We compare the average reward $U$ from cycle $1$ to $m$ (average
value) with the future discounted reward $V$ from cycle $k$ to
$\infty$ (discounted value). We consider essentially arbitrary
(non-geometric) discount sequences and arbitrary reward sequences
(non-MDP environments). We show that asymptotically $U$ for
$m\to\infty$ and $V$ for $k\to\infty$ are equal, provided both
limits exist. Further, if the effective horizon grows linearly
with $k$ or faster, then the existence of the limit of $U$ implies
that the limit of $V$ exists. Conversely, if the effective horizon
grows linearly with $k$ or slower, then existence of the limit of
$V$ implies that the limit of $U$ exists.
\def\contentsname{\centering\normalsize Contents}
{\parskip=-2.5ex\tableofcontents}
\end{abstract}
\begin{keywords}
reinforcement learning;
average value;
discounted value;
arbitrary environment;
arbitrary discount sequence;
effective horizon;
increasing farsightedness;
consistent behavior.
\end{keywords}
\newpage
%%%%%%%%%%%%%%%%%%%%%%%%%%%%%%%%%%%%%%%%%%%%%%%%%%%%%%%%%%%%%%%
\section{Introduction}\label{secInt}
%%%%%%%%%%%%%%%%%%%%%%%%%%%%%%%%%%%%%%%%%%%%%%%%%%%%%%%%%%%%%%%
% Agent cycle and setup (deterministic)
We consider the reinforcement learning setup
\cite{Russell:03,Hutter:04uaibook}, where an agent interacts with
an environment in cycles. In cycle $k$, the agent outputs (acts)
$a_k$, then it makes observation $o_k$ and receives reward $r_k$,
both provided by the environment. Then the next cycle $k+1$
starts. For simplicity we assume that agent and environment are
deterministic.

- Collected data -

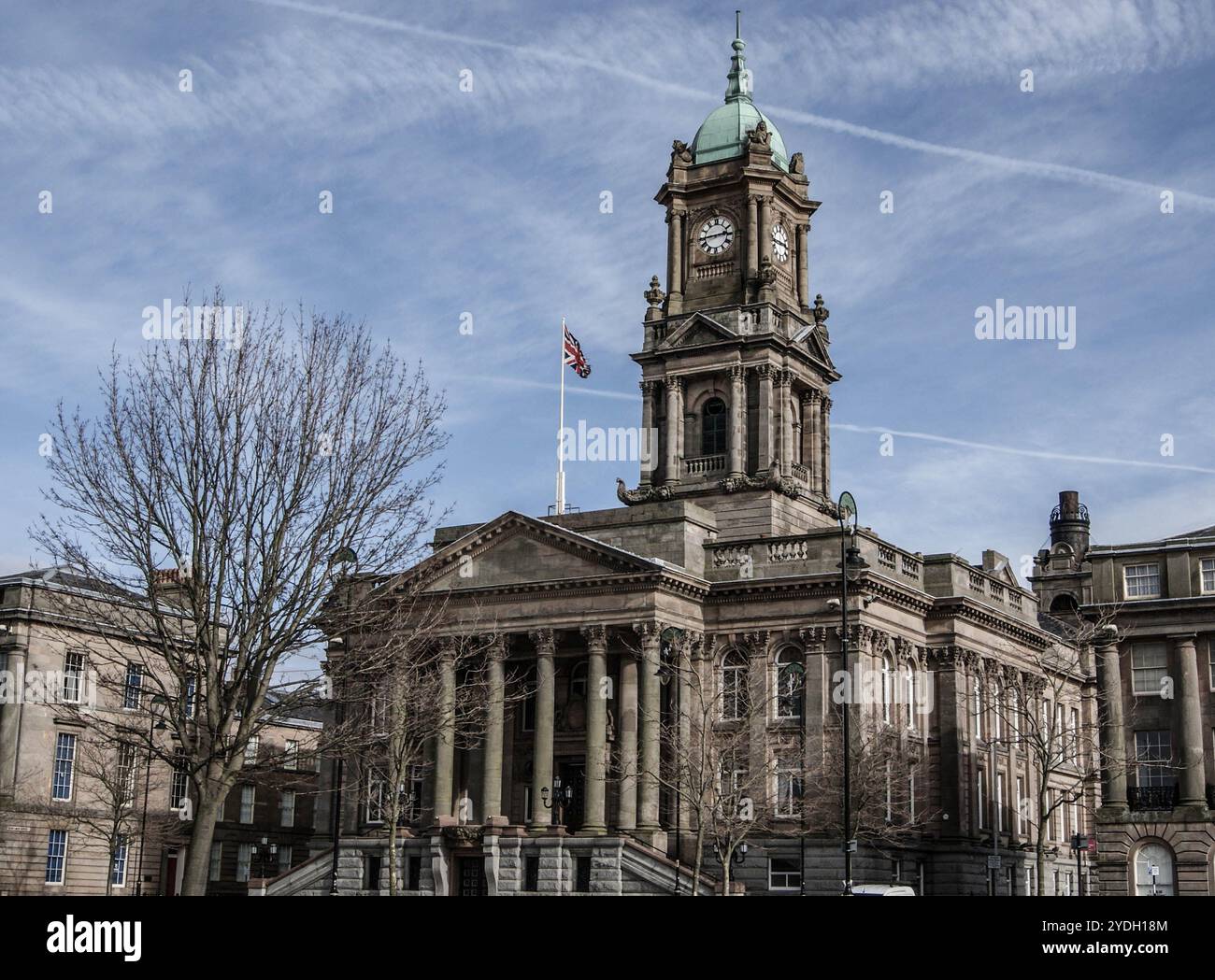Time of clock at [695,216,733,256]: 2:43
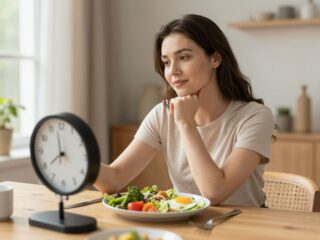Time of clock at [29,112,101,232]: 7:58
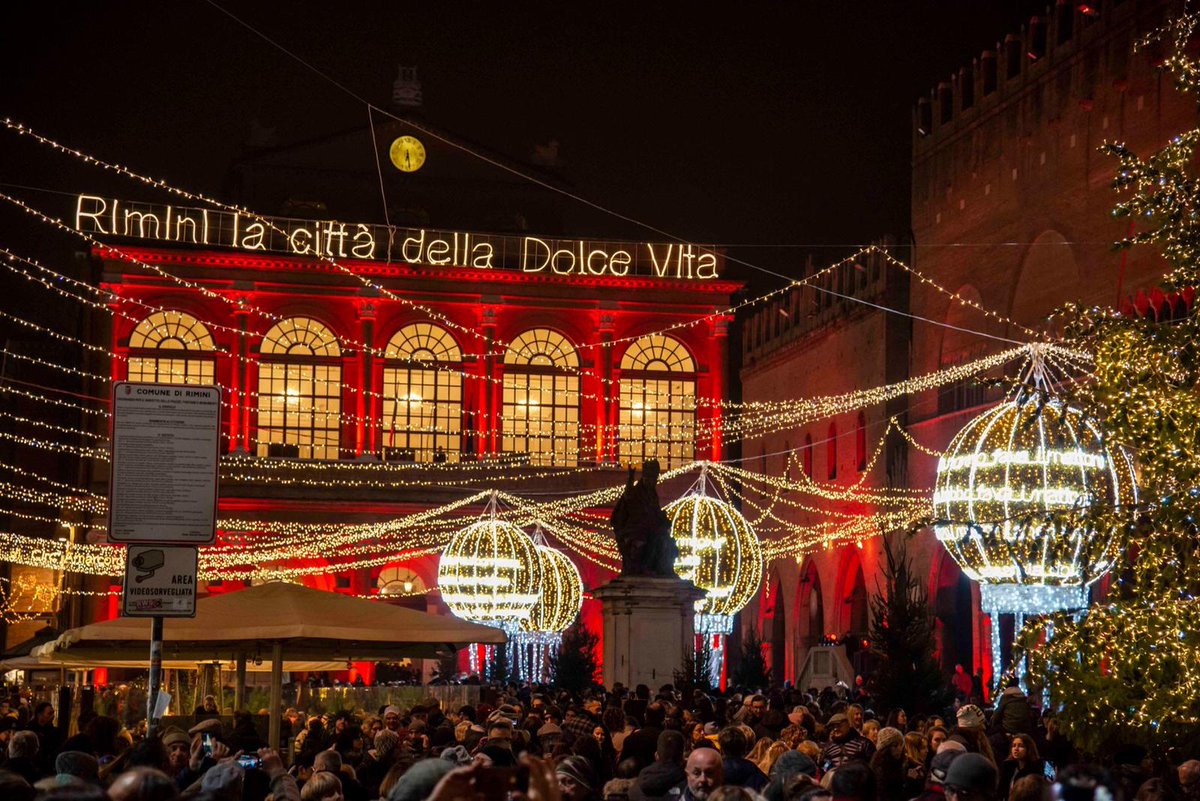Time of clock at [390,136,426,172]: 6:28
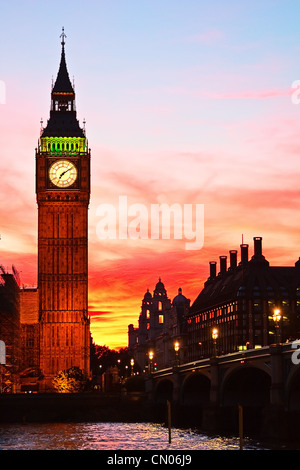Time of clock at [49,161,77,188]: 7:09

- Instructions -
1. In the excerpt on average and discounted value, what follows from the existence of the limit of $U$ when the effective horizon grows linearly with $k$ or faster?
2. Extend the excerpt on average and discounted value with the paragraph that comes after its last sentence.
The listing has nothing to do with the excerpt on average and discounted value.

- Answers for the tasks -
1. The limit of $V$ exists.

2.
% Goal is to maximize reward
Typically one is interested in action sequences, called plans or
policies, for agents that result in high reward. The simplest
reasonable measure of performance is the total reward sum or
equivalently the average reward, called average value
$U_{1m}:={1\over m}[r_1+...+r_m]$, where $m$ should be the
lifespan of the agent. One problem is that the lifetime is often
not known in advance, e.g.\ often the time one is willing to let a
system run depends on its displayed performance. More serious is
that the measure is indifferent to whether an agent receives high
rewards early or late if the values are the same.
% Most common: fixed horizon, Problems: lifetime unknown,
% no bias towards early rewards, no asymptotic considerations.
A natural (non-arbitrary) choice for $m$ is to consider the limit
$m\to\infty$. While the indifference may be acceptable for finite
$m$, it can be catastrophic for $m=\infty$. Consider an agent that
receives no reward until its first action is $a_k=b$, and then
once receives reward $k-1\over k$. For finite $m$, the optimal $k$
to switch from action $a$ to $b$ is $k_{opt}=m$. Hence
$k_{opt}\to\infty$ for $m\to\infty$, so the reward maximizing
agent for $m\to\infty$ actually always acts with $a$, and hence
has zero reward, although a value arbitrarily close to 1 would be
achievable. (Immortal agents are lazy \cite[Sec.5.7]{Hutter:04uaibook}).
More seriously, in general the limit $U_{1\infty}$ may not even
exist.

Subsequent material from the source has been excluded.